■ Task objective
Retype precisely the section of the data that starts at the line containing "In this photograph, would" and runs to its final line, ends included.

■ Dataset excerpts
○ ○ ○
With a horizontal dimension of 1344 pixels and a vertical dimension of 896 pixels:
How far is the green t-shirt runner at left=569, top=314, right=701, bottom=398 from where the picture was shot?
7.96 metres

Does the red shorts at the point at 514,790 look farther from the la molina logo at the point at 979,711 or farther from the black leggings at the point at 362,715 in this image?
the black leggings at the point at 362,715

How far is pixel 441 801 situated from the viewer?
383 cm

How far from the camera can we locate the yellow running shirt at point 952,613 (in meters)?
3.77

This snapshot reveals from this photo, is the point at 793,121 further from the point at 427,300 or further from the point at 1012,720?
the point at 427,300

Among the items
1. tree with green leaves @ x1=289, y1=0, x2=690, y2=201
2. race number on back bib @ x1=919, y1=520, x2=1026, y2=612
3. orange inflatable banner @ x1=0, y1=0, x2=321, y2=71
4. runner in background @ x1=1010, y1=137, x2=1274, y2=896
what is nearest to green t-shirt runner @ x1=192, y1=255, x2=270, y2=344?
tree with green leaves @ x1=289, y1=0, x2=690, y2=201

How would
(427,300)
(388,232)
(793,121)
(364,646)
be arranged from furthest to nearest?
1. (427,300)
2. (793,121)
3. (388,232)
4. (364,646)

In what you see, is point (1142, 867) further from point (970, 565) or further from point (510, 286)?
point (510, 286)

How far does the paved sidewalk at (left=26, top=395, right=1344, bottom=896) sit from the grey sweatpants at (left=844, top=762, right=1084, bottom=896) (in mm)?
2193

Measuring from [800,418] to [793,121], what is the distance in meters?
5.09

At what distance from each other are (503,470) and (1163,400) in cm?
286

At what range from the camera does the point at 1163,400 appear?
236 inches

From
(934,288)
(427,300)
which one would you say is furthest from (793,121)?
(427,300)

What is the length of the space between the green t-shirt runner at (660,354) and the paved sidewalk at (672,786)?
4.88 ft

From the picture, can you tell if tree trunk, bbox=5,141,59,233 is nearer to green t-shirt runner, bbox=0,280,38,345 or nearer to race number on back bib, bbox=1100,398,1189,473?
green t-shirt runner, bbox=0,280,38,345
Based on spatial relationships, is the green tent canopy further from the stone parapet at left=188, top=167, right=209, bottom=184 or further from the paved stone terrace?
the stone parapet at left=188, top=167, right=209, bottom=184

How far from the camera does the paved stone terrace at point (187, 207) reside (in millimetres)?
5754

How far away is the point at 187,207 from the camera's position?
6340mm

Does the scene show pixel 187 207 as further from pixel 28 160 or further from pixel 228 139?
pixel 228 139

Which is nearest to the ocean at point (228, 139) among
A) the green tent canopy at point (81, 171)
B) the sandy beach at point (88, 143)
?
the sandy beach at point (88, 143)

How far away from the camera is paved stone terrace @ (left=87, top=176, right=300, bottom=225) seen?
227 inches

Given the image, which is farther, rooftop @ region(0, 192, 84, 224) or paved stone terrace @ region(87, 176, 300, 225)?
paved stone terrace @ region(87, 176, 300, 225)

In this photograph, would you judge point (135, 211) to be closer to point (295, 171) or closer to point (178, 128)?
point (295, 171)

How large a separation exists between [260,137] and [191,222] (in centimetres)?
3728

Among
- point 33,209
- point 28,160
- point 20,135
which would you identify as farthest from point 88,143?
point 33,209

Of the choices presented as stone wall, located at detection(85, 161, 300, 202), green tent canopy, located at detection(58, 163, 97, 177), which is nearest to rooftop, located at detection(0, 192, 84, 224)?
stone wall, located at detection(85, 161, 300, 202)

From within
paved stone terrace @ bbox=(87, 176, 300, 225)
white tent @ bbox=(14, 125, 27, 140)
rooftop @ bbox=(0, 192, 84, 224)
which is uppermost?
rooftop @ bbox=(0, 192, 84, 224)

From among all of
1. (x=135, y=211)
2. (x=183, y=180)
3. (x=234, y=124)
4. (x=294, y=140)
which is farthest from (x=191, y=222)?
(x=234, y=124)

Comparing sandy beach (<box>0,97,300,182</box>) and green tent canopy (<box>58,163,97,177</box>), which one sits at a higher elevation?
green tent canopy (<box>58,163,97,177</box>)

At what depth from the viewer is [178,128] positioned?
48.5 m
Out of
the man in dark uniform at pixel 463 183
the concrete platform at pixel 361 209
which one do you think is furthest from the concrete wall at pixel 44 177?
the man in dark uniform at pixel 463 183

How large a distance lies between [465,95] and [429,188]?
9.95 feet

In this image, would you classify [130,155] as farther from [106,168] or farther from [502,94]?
○ ○ ○
■ Final answer
In this photograph, would you judge point (135, 211) to be closer to point (295, 171) or closer to point (178, 128)?
point (295, 171)

How large a separation exists between [260,137] and [191,222] (in centimetres)?
3728

Among
- point 33,209
- point 28,160
- point 20,135
which would you identify as farthest from point 88,143?
point 33,209

Of the choices presented as stone wall, located at detection(85, 161, 300, 202), green tent canopy, located at detection(58, 163, 97, 177), which is nearest to rooftop, located at detection(0, 192, 84, 224)?
stone wall, located at detection(85, 161, 300, 202)

From within
paved stone terrace @ bbox=(87, 176, 300, 225)
white tent @ bbox=(14, 125, 27, 140)
rooftop @ bbox=(0, 192, 84, 224)
which is uppermost?
rooftop @ bbox=(0, 192, 84, 224)

From among all of
1. (x=135, y=211)
2. (x=183, y=180)
3. (x=234, y=124)
4. (x=294, y=140)
which is farthest from (x=191, y=222)?
(x=234, y=124)

Comparing sandy beach (<box>0,97,300,182</box>) and green tent canopy (<box>58,163,97,177</box>), which one sits at a higher elevation?
green tent canopy (<box>58,163,97,177</box>)

At what depth from the viewer is [178,128] positioned?
48.5 m
Out of
the man in dark uniform at pixel 463 183
the concrete platform at pixel 361 209
which one do you think is furthest from the concrete wall at pixel 44 177?
the man in dark uniform at pixel 463 183

How large a distance lies between [465,95] and [429,188]?
9.95 feet

In this image, would you classify [130,155] as farther from [106,168] or farther from [502,94]?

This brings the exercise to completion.